Chi ha scritto l’articolo forse ignora che l’azione disciplinare nei confronti di un poliziotto – pur autonoma e distinta da quella penale – non può essere esercitata prima che l’Amministrazione prenda piena cognizione dei fatti dall’Autorità Giudiziaria che procede.

Nessun “maldestro tentativo” di rendere la vita facile a chicchessia ma semplice rispetto delle regole. Appena giuridicamente possibile saranno dunque intrapresi, senza indugio, i provvedimenti disciplinari del caso anche in riferimento alla eventuale falsa acquisizione di titoli accademici utilizzati per la progressione in carriera.

Rammento inoltre che l’azione disciplinare è prerogativa del Questore pro tempore della provincia dove presta servizio il dipendente. Il vicario in qualità di presidente del consiglio provinciale di disciplina (tra l’altro dubito l’attuale, in ragione delle tempistiche del procedimento penale) ove fosse a qualsiasi titolo coinvolto nell’inchiesta, sarebbe in evidente posizione di incompatibilità.

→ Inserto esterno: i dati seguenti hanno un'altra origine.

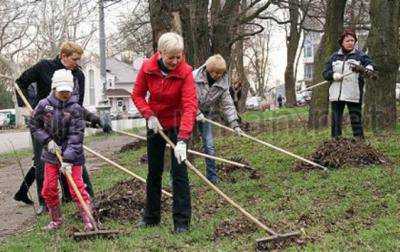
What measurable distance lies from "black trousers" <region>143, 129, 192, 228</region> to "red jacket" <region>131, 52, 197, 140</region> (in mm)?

Un’ultima preghiera Direttore. Sarò ben lieto di far parlare gli Uffici Dipartimentali con il suo giornalista per analizzare insieme i procedimenti disciplinari avviati nei confronti dei “tanti altri sindacalisti non particolarmente allineati”. Categoria sulla cui esistenza, alla luce dell’infondatezza delle altre notizie riportate nell’articolo, mi consenta di nutrire qualche dubbio.